Under Options -> DDFM1, fill in the following options:

Instance Description – This is a brief description of what you are using the instance for. All instances, and their descriptions, are listed on the main (DDFM-Main) options page, so you can easily keep track of them.

Contact page – Enter the full URL of your newly created contact page.

Recipients – Enter your email address.

Click Update options and you are finished! If you would like to learn more about the other features of this plugin, please continue reading.

Initial Configuration

After activating the plugin, you will have a new options page in the admin panel – DDFM-Main. These are the settings that apply to all instances of the plugin:

Instances – The number of contact forms this plugin will generate. If you just need a single contact form, leave this set to 1.

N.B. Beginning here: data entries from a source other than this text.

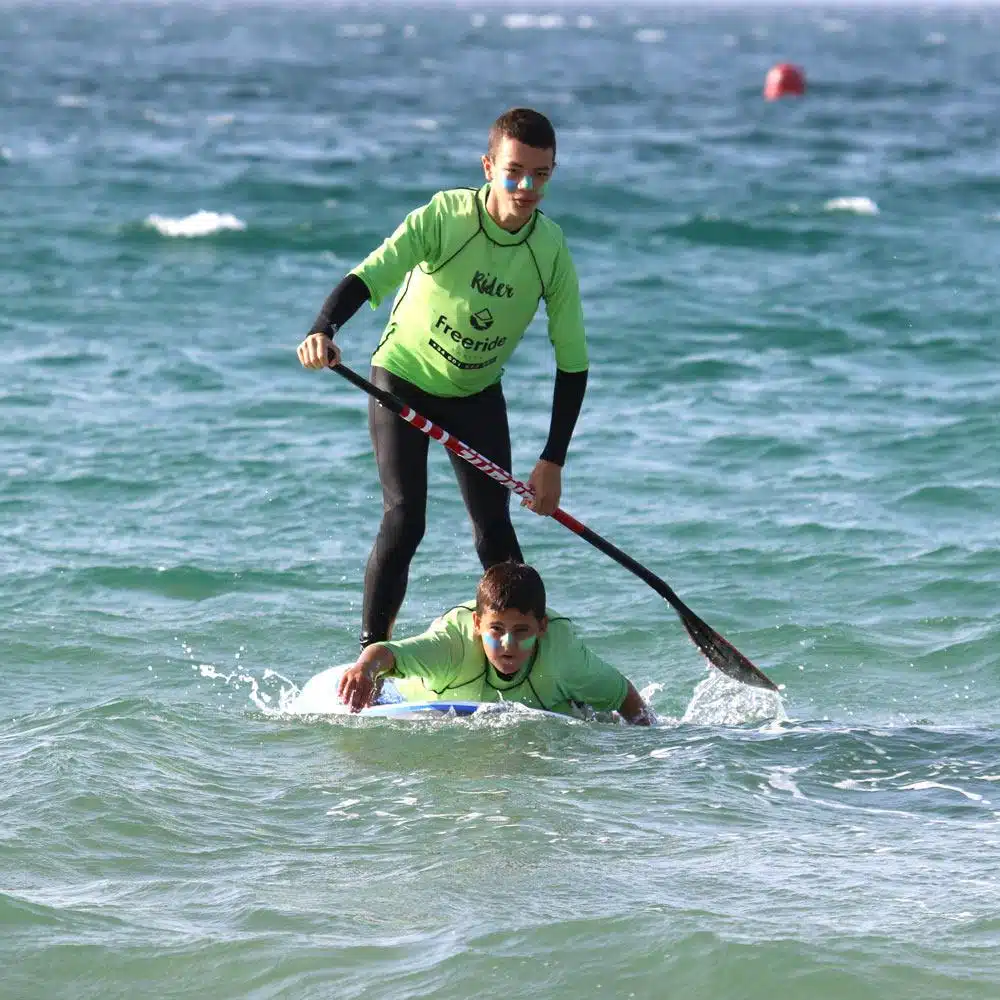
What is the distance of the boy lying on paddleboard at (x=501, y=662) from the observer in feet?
20.4

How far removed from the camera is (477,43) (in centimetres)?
9112

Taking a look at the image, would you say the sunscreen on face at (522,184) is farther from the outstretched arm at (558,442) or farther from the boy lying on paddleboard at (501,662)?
the boy lying on paddleboard at (501,662)

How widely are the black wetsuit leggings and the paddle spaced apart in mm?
80

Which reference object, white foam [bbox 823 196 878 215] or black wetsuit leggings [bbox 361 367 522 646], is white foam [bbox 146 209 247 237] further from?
black wetsuit leggings [bbox 361 367 522 646]

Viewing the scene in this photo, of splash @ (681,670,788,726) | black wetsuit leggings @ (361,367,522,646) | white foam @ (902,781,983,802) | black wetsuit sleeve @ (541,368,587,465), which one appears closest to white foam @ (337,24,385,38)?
splash @ (681,670,788,726)

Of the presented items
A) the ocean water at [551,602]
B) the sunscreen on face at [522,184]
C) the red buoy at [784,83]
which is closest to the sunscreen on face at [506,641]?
the ocean water at [551,602]

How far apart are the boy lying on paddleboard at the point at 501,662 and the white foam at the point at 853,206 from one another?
1738 centimetres

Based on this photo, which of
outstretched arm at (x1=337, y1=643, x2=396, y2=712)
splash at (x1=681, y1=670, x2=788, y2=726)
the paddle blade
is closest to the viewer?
outstretched arm at (x1=337, y1=643, x2=396, y2=712)

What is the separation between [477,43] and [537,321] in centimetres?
7770

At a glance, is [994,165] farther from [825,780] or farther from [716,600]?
[825,780]

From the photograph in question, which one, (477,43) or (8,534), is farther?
(477,43)

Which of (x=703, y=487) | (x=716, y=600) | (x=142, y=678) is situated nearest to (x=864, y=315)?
(x=703, y=487)

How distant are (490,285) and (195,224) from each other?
15418 millimetres

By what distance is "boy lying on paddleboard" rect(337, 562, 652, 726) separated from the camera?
20.4 ft
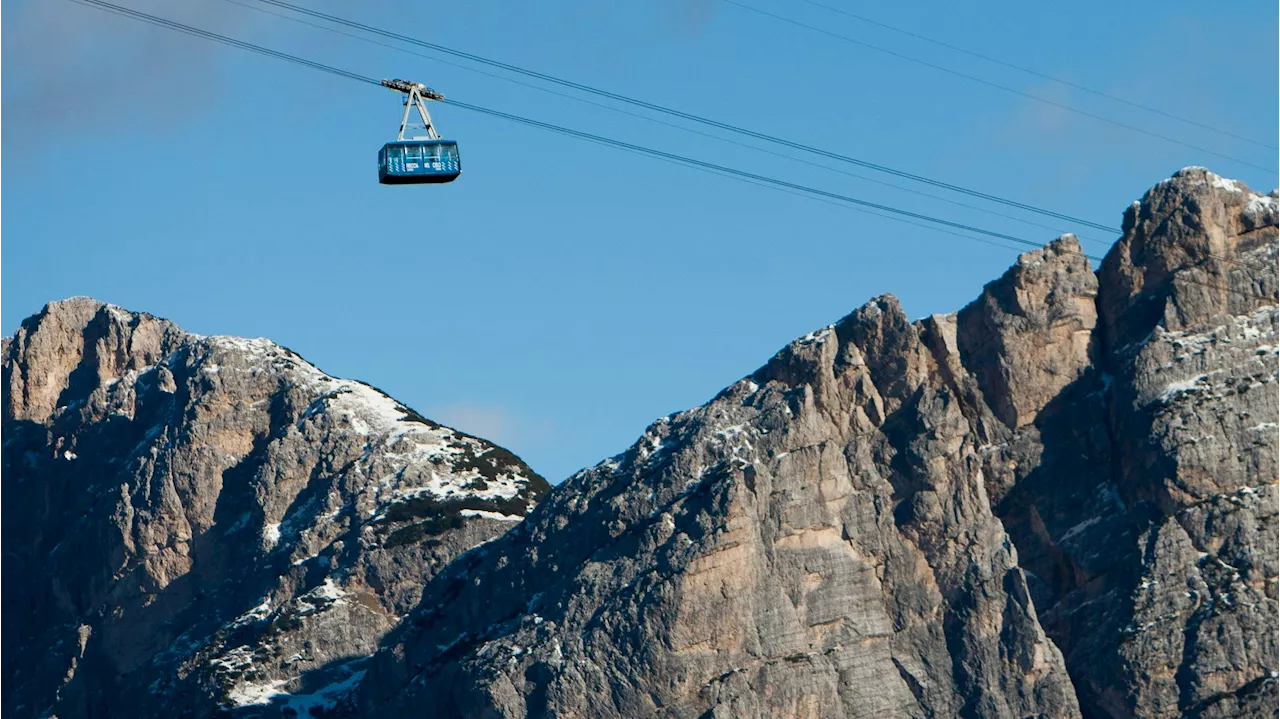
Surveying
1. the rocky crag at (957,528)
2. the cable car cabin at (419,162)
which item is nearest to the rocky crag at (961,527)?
the rocky crag at (957,528)

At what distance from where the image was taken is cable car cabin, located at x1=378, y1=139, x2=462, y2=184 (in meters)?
111

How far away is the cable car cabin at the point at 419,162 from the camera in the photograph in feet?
365

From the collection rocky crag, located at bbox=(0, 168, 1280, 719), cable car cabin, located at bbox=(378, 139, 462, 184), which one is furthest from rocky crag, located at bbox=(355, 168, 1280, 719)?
cable car cabin, located at bbox=(378, 139, 462, 184)

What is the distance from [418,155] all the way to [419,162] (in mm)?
561

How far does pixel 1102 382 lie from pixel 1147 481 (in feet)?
40.3

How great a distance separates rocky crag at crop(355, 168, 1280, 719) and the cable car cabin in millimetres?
58027

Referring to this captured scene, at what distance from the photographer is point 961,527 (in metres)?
166

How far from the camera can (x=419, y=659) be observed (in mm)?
181375

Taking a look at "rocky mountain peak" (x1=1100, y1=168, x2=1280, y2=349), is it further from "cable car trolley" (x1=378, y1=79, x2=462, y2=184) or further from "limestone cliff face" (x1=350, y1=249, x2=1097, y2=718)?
"cable car trolley" (x1=378, y1=79, x2=462, y2=184)

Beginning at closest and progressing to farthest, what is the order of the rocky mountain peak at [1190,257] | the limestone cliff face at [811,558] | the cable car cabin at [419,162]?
the cable car cabin at [419,162]
the limestone cliff face at [811,558]
the rocky mountain peak at [1190,257]

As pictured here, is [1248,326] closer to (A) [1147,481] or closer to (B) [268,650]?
(A) [1147,481]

Current Instances – This is a list of the instances you currently have activated. It also displays the description for each instance. You can easily navigate to a particular instance from this page.

Image Verification Method – There are three choices for image verification. It can be disabled, you can use the script’s built-in system (a simple captcha – requires GD support on the server), or you can use the reCAPTCHA system (requires signing up for a free account)

Basic Method Options – If using the basic image verification method, you can choose the text and background color for the image (3 or 6 digit hex codes). By default, the script will try and choose the best file format for the verification image, but if it gives you any problems, you can manually specify the format to see what works best for your server.

reCAPTCHA Method Options – If using the reCAPTCHA image verification method, you must enter the public and private keys given to you at the reCAPTCHA website. These are used to generate the verification form.

A ‘Load Default Options’ button is available if you wish to reset the settings on this page.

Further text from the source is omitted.